The scenario opens with the party arriving in New Orleans on the invitation of The Author to a symposium the following day. The Author’s identity is left up to the Keeper, though the text leans heavily towards The Author being Jackson Elias of Masks of Nyarlathotep fame. But the party finds both The Author, and their supposed host, The Count, missing. They learn that the two attended an odd operetta the day before but haven’t been seen since.
And we’re off to the races.
The party tracks down their missing friend and host through the French Quarter through a series of connected locations and individuals. Not all are strictly necessary to find the final location, and in particular my group did not pursue a lead with a certain occultic bookstore owner, though they were constantly planning to go visit her next right up until they stumbled into an ending. If they had pursued that lead, would have found a Mythos tome that may have helped in the final confrontation.
There aren’t any dead ends, with each location and character giving pointers another, but even if players do get stumped, there are plenty of ways to get them back on track. The cast of NPCs are all largely willing to help out, clues can be shifted around to appear in front of the group, the growing storm can physically funnel them towards the next location, the Author himself could appear having escaped his predicament to enlist the help of the party, or a good old fashioned Idea roll is always available.
After tracking down the missing Author to a graveyard, they discover their friend trapped and possibly unconscious along with a dozen other audience members of the previous night’s operetta. And soon enough, the conductor of the operetta, possessed by a horrific entity, awakens to feast on his victims and the party. The entity, called The Lord of Worms and Dirt, has multiple attacks thanks to a growing number of oozing tentacles that can also consume their victims. Once the worm-lord deals enough damage, it transforms into a cloud of nastiness and burrows into the earth.

● **GIVEN TASK A**:
According to the scenario review, what are the ways to get stumped players back on track? List them all.
The scenario review and the dataset items come from unrelated sources.

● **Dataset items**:

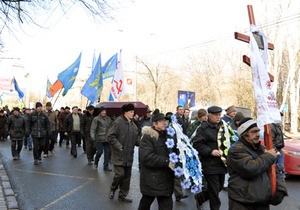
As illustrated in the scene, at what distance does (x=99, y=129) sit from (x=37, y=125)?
2145 mm

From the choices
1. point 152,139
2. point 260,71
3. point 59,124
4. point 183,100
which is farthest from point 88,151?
point 183,100

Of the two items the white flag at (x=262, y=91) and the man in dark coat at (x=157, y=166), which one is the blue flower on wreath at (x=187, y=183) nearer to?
the man in dark coat at (x=157, y=166)

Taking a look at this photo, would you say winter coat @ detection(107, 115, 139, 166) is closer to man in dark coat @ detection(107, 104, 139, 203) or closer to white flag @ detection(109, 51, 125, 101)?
man in dark coat @ detection(107, 104, 139, 203)

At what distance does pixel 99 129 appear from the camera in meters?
10.2

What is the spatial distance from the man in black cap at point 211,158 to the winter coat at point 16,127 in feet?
27.9

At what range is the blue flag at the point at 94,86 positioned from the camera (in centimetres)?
1546

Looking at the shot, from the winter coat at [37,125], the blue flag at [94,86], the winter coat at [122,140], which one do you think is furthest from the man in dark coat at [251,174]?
the blue flag at [94,86]

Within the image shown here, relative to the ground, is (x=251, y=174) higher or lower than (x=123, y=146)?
higher

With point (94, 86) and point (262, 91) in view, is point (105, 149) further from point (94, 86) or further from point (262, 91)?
point (262, 91)

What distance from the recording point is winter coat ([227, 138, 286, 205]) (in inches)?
129

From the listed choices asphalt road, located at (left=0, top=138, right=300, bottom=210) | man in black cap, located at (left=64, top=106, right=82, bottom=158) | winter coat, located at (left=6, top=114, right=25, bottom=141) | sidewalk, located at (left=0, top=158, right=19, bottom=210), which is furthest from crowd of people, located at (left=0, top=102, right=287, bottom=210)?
winter coat, located at (left=6, top=114, right=25, bottom=141)

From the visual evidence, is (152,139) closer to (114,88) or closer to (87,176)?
(87,176)

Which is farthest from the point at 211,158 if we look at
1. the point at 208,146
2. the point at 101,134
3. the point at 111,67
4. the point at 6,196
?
the point at 111,67

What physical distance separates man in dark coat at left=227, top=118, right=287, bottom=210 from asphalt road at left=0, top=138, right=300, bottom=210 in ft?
9.58
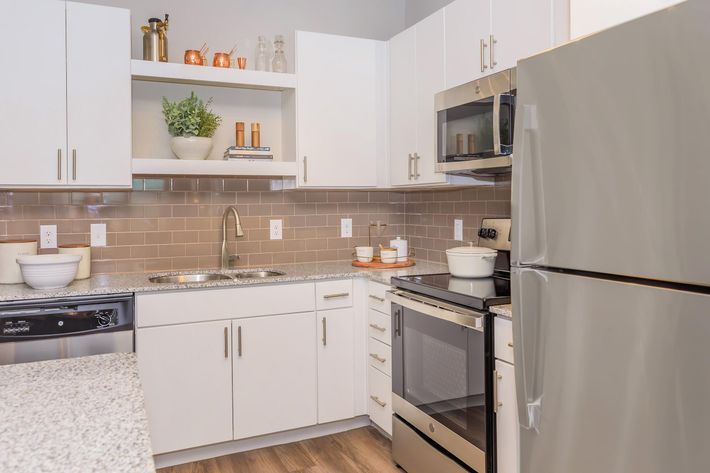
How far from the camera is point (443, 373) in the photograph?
2256 millimetres

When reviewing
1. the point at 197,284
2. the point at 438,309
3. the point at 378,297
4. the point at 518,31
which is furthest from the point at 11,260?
the point at 518,31

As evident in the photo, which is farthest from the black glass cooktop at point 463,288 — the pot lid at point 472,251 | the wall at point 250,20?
the wall at point 250,20

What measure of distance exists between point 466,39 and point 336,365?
1749mm

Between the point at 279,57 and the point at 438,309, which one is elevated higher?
the point at 279,57

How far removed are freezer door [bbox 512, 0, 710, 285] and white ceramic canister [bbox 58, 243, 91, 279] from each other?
2.28m

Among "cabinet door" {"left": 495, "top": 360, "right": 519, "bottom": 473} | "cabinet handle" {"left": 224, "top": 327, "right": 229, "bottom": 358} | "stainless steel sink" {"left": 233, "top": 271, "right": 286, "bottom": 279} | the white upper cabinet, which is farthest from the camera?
"stainless steel sink" {"left": 233, "top": 271, "right": 286, "bottom": 279}

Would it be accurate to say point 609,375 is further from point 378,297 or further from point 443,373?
point 378,297

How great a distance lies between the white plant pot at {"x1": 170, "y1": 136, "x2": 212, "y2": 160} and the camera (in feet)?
9.73

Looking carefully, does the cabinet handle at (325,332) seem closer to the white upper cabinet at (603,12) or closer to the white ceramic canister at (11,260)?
the white ceramic canister at (11,260)

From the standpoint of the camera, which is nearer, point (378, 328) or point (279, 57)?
point (378, 328)

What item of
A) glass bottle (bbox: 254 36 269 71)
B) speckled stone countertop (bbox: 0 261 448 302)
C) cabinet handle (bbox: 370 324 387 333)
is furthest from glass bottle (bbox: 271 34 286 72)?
cabinet handle (bbox: 370 324 387 333)

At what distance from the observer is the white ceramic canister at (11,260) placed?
268 centimetres

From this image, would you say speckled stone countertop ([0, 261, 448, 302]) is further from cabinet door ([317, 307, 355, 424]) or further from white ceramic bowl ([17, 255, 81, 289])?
cabinet door ([317, 307, 355, 424])

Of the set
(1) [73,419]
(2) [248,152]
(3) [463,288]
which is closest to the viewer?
(1) [73,419]
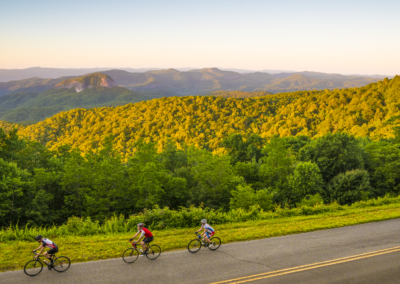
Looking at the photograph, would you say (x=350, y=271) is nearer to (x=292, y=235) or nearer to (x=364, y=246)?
(x=364, y=246)

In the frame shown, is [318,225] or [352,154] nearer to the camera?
[318,225]

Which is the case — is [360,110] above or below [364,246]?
above

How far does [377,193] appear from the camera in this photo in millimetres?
31562

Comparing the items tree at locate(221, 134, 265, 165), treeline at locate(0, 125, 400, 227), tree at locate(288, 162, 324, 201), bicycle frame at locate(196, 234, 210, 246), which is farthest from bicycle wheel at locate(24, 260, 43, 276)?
tree at locate(221, 134, 265, 165)

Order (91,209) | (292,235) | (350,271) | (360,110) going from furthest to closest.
Result: 1. (360,110)
2. (91,209)
3. (292,235)
4. (350,271)

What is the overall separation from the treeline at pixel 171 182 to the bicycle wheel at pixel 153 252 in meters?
11.2

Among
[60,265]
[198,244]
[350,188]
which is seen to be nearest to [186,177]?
[350,188]

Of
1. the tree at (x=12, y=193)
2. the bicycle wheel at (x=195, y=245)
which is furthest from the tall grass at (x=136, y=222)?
the tree at (x=12, y=193)

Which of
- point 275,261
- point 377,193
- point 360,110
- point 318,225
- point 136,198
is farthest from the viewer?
point 360,110

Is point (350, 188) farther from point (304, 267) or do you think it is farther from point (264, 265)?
point (264, 265)

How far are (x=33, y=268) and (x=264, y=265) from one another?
32.5 ft

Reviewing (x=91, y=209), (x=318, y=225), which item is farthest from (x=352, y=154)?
(x=91, y=209)

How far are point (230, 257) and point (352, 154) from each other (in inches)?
1143

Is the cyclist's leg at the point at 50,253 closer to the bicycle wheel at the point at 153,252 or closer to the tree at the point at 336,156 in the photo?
the bicycle wheel at the point at 153,252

● **GIVEN TASK B**:
Report every line of the dataset items that contains the string "inches".

● **FULL SOLUTION A**:
- The cast of NPCs are largely willing to help out.
- Clues can be shifted around to appear in front of the group.
- The growing storm can physically funnel them towards the next location.
- The Author himself could appear, having escaped his predicament, to enlist the party's help.
- A good old fashioned Idea roll is always available.

● **FULL SOLUTION B**:
What distance from the recording point is winter coat ([227, 138, 286, 205]) (in inches)?
How far are point (230, 257) and point (352, 154) from each other (in inches)?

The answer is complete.